On Thursday, four members of Congress sent letters of protest to the federal commissioners who they say weakened a safety law meant to prevent deaths from pool-drain suction, asking the commissioners to reverse their decision.
"We are sorely disappointed to learn that [the Consumer Product Safety Commission] has chosen to interpret the law in the most egregious and narrow way possible, eliminating the requirement for pools and spas to be equipped with back-up systems," say the identical letters.
"The swimming season is upon us. We are writing to you to urge you in the strongest possible way to reverse these rulings."
The letters, signed by Democratic Reps. Debbie Wasserman Schultz of Florida and James Himes and John Larson of Connecticut, and Republican Frank Wolf of Virginia, are the latest development in a pool-season push to get the CPSC to enforce what safety advocates consider the original intent of a law passed in 2007 to prevent deaths from drain suction.
In March, the CPSC voted to interpret the Virginia Graeme Baker Pool and Spa Safety Act, named for a seven-year-old who died in a pool-drain incident in 2002, to no longer require back-up anti-entrapment systems in the drains of as many as 150,000 public and hotel pools and hot tubs.
The decision outraged pool-safety advocates and the parents of children killed by pool-drain suction.
Nancy Baker, mother of Virginia Graeme Baker, said she had read comments from the commissioners who voted to reinterpret the law. "They say the problem [of pool-drain suction] is small and rare. It's always been rare to die this way. But the bigger point is that it's preventable and it's a violent and horrible way for a small child to die. How many kids have to die or be maimed in that way for the CPSC?"
Members of Congress aren't the only ones putting pressure on the CPSC. Baker signed a June 9 letter from the group Safe Kids to one of the three commissioners who voted to interpret the law, Obama appointee Robert Adler, urging him to change his vote. Paul Pennington of the Pool Safety Council has also launched an on-line petition that targets Adler.
The letters signed by the four members of Congress went to Adler and the two other commissioners who voted to reinterpret the Act, Obama appointee Anne Northup and Bush appointee Nancy Nord.

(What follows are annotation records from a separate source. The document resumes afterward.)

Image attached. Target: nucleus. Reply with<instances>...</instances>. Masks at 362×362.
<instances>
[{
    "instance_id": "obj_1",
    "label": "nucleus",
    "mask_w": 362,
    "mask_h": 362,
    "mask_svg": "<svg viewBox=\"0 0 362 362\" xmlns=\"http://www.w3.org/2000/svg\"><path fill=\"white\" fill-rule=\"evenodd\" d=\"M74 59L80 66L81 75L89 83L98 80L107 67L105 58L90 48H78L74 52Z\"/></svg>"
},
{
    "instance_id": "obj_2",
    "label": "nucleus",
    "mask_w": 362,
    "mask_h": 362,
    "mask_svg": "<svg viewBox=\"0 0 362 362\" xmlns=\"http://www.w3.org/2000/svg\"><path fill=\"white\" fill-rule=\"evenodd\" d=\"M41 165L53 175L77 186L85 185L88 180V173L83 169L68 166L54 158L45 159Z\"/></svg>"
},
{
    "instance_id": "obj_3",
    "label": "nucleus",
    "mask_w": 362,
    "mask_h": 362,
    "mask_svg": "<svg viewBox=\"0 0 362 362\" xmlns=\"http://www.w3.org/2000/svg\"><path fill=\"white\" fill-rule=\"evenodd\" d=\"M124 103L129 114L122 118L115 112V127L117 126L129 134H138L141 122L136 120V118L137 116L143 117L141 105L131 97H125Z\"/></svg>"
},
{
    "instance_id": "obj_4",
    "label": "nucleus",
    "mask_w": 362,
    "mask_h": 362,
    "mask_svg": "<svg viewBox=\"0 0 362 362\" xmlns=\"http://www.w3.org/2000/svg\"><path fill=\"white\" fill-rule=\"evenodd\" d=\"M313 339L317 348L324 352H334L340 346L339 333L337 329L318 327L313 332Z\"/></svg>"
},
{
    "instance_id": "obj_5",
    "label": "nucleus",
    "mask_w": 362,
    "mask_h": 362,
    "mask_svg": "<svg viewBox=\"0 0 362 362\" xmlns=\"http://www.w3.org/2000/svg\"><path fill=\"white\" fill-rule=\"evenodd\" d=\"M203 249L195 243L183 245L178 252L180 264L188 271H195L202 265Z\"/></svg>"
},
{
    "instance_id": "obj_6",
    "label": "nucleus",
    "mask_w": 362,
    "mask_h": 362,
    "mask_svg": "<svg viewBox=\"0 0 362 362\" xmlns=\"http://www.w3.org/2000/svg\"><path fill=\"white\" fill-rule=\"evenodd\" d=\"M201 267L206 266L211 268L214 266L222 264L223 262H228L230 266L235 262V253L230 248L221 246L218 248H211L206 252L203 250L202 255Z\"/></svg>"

The vacuum effect in pool drains is powerful enough to hold swimmers, especially children, to the bottom of a pool. Contact between human skin and a flat pool drain can create suction equal to hundreds of pounds of pressure. In one horrific instance, four adult men were unable to pull a young girl from the grasp of a deadly drain. Swimmers can die from drowning or evisceration.
From 1999 to 2008, according to CPSC data, there were 83 reports of suction entrapment, including 11 deaths and 69 injuries. Experts say the number of deaths and injuries may be much higher, however, because police and medical records don't always list specific causes for drowning.
Nancy Baker's daughter Virginia Graeme Baker died in a tragic spa accident in 2002. The 7-year-old granddaughter of former Secretary of State James Baker died in her mother's arms after she sat on the underwater floor drain of a hot tub.